For site migrations, I’ve always said that Murphy’s Law is real. “Anything that can go wrong, will go wrong.” You can prepare like crazy, think you have everything nailed down, only to see a migration go sideways once it launches.
That’s also why I believe that when something does go wrong (which it will), it’s more super-important to address those problems quickly and efficiently. If you can nip migration problems in the bud, you can avoid those problems becoming major issues that impact SEO. That’s why it’s important to prepare as much as you can, have all of the necessary intelligence in front of you while the migration goes live, and then move quickly to attack any problems that arise.
By the way, if you think you’re immune to site migration problems, then listen to the episode of Google’s Search Off The Record podcast where John Mueller, Gary Illyes, Cherry Prommawin, and Martin Splitt talk about the migration of the webmaster central site to the new search central site. It ends up they ran into several problems just like any other site owner could and had to move quickly to rectify those issues. So, if it can happen to Google, it sure can happen to you. :)

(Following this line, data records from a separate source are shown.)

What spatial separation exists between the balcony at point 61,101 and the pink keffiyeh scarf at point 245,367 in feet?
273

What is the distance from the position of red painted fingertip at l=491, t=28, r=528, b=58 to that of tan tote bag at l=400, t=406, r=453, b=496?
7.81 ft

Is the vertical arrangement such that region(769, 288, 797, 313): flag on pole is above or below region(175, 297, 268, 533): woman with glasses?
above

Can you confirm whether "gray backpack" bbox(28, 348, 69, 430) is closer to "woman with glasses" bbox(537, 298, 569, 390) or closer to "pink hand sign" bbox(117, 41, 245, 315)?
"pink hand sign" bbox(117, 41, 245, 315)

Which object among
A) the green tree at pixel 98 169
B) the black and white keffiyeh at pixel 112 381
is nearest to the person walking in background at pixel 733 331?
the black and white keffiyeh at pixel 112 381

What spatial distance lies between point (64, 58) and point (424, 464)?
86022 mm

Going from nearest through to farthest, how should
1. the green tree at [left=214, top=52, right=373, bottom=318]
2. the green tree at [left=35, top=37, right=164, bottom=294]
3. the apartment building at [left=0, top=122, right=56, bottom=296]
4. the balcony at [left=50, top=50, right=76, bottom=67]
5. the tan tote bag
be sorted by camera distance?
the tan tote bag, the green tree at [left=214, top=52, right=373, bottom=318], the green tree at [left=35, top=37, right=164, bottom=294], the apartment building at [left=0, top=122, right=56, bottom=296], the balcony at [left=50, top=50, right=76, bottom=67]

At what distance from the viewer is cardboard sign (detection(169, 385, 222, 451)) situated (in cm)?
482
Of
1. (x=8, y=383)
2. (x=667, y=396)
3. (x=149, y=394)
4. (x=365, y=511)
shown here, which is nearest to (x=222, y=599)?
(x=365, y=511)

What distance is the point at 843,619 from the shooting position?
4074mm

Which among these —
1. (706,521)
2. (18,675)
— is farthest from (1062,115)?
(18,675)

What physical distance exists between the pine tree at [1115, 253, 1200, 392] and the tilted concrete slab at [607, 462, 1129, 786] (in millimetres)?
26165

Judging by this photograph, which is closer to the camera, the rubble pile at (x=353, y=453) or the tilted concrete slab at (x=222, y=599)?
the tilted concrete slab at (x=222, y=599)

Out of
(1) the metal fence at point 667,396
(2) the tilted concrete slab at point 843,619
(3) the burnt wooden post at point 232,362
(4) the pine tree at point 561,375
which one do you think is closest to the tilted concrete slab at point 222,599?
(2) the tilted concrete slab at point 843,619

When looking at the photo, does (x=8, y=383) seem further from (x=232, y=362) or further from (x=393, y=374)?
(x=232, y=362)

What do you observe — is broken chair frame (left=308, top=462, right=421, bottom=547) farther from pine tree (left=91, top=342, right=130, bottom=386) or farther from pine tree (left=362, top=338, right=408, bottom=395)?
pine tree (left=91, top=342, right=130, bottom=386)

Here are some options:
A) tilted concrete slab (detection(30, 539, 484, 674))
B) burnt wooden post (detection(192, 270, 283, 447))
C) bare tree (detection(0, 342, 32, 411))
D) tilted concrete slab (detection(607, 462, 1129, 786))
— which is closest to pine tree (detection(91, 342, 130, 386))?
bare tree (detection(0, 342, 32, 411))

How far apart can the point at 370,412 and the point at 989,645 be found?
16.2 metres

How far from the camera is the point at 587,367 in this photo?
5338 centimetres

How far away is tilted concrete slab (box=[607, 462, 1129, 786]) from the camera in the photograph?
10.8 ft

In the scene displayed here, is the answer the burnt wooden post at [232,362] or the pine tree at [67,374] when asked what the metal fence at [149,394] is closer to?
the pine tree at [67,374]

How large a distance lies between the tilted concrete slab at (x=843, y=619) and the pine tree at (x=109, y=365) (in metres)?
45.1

Adding Google’s Crawl Stats Reporting To Your Site Migration Checklist:
There are plenty of checklists and tools out there to help with site migrations. For example, Google’s testing tools in GSC, third-party crawlers like Screaming Frog, DeepCrawl, and Sitebulb, site monitoring tools, log file analysis tools, and more.
And on the topic of log files, they provide the quickest way to understand how Google is crawling your site post-migration. You don’t need to wait for data to populate in a tool, you don’t have to guess how Google is treating urls, redirects, etc., and there are several log file analysis tools hungry to consume your logs.
But there’s a catch… trying to get log files is like attempting to complete a mission as Tom Cruise in one of his great Mission Impossible movies. If gaining log files was a scene in Mission Impossible, I could hear Tom now:
“Wait, so we have to scuba dive under a bridge heavily guarded by troops, climb a 200 story building in our underwear (in 20 degree weather), use elaborate yoga moves to dodge a scattered laser security system, steal the ancient lamp of Mueller which is protected by special forces, hack into a computer system protected by six layers of ciphers, download the log files, and then parachute off the building back into the water, only to scuba dive back under the bridge to safety? No problem… hold my coffee.”
OK, it’s not that bad, but any SEO that has attempted to get log files from a client knows how frustrating that situation can be. They are huge files, seemingly not owned by one group or person in a company, and you can even find some companies not keeping logs for more than a few days (if that). So, it’s no easy feat to get a hold of them.
What’s an SEO to do?
Meet The New Crawl Stats Report in GSC: A (Pretty) Good Proxy For Log Files
In November of 2020 Google launched the new Crawl Stats reporting in GSC. The reporting is outstanding, and it was a huge improvement from the previous version. The new reporting provides a boatload of data based on Google crawling your site. I won’t go through all of the reports and data in this post, but you can check out the documentation to learn more about each of the report sections.
I’m going to cover what Google considers “site moves with url changes”, which covers domain name changes and url migrations. I’ll focus on domain name changes, but you can absolutely use the new Crawl Stats reporting to troubleshoot url migrations as well.
For domain name changes, you can view crawl stats reporting for both the domain you are moving to and the domain you are moving from. So, using the crawl stats reporting can supplement your current migration checks and enable you to see how Google is handling the migration at the source (the old domain).
And for url migrations, you can also surface problems that Google is experiencing post-migration. It’s not as clear as a domain name change, since you can’t isolate the crawl stats reporting by domain, but it can still help you surface issues based on bulk-changing urls.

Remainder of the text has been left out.